Centro medico di Codognè parte una raccolta firme per potenziare gli organici

CODOGNÈ

Partirà anche a Codognè una petizione per chiedere di potenziare il centro dei medici di base di Roverbasso. Vi sono cittadini che nel giro di pochi mesi hanno dovuto cambiare quattro volte professionisti. A causa di una serie di disagi, difficoltà nelle visite e nelle ricette, hanno cambiato medico in altri paesi. Botta e risposta tra il direttore dell'Ulss 2, Francesco Benazzi, e il Partito Democratico di Codognè. «Sono pienamente consapevole del disagio che la cittadinanza di Codognè sta patendo per effetto delle numerose cessazioni di medici di medicina generale - ha scritto Benazzi, in una lettera sottoscritta dalla sindaca Lisa Tommasella, che è inoltre presidente dei sindaci del distretto sanitario - Purtroppo la carenza di medici ha raggiunto, anche nel territorio dell’Ulss 2, livelli critici.

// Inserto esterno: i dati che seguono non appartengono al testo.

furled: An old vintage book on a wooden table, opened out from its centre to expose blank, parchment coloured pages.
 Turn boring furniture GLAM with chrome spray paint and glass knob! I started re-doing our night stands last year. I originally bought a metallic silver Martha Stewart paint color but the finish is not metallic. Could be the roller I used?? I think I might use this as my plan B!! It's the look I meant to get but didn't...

Tale fenomeno si è determinato per una serie di concause come la mancanza di laureati per il ricambio generazionale, il pensionamento di numerosi medici o la cessazione per scelta volontaria anche a seguito dello stress correlato alla gestione da pandemia da Covid».


Dovrebbero arrivare dei “medici supplenti” a Codognè. «L’Ulss 2 - aggiunge il direttore generale - sta operando in stretta sinergia con l’amministrazione comunale di Codognè per fronteggiare tale emergenza e continuare a garantire l’assistenza primaria con grande attenzione ai bisogni dei cittadini, in particolare quelli più fragili». Le spiegazioni non hanno convinto il Pdo e il gruppo di minoranza Codognè Viva. «La risposta data alla questione della carenza di medici è insufficiente. Non si può essere soddisfatti di spiegazioni prevedibili, Covid e responsabilità attribuite ai medici, soprattutto giovani - afferma Diego Polese, segretario del Pd di Codognè e consigliere comunale - Ora la necessità è di capire dove sia davvero il problema e quale la volontà politica per risolverlo, posto che si dispone di una risorsa importante per il territorio, un poliambulatorio che dovrebbe essere fonte di attrazione per i medici».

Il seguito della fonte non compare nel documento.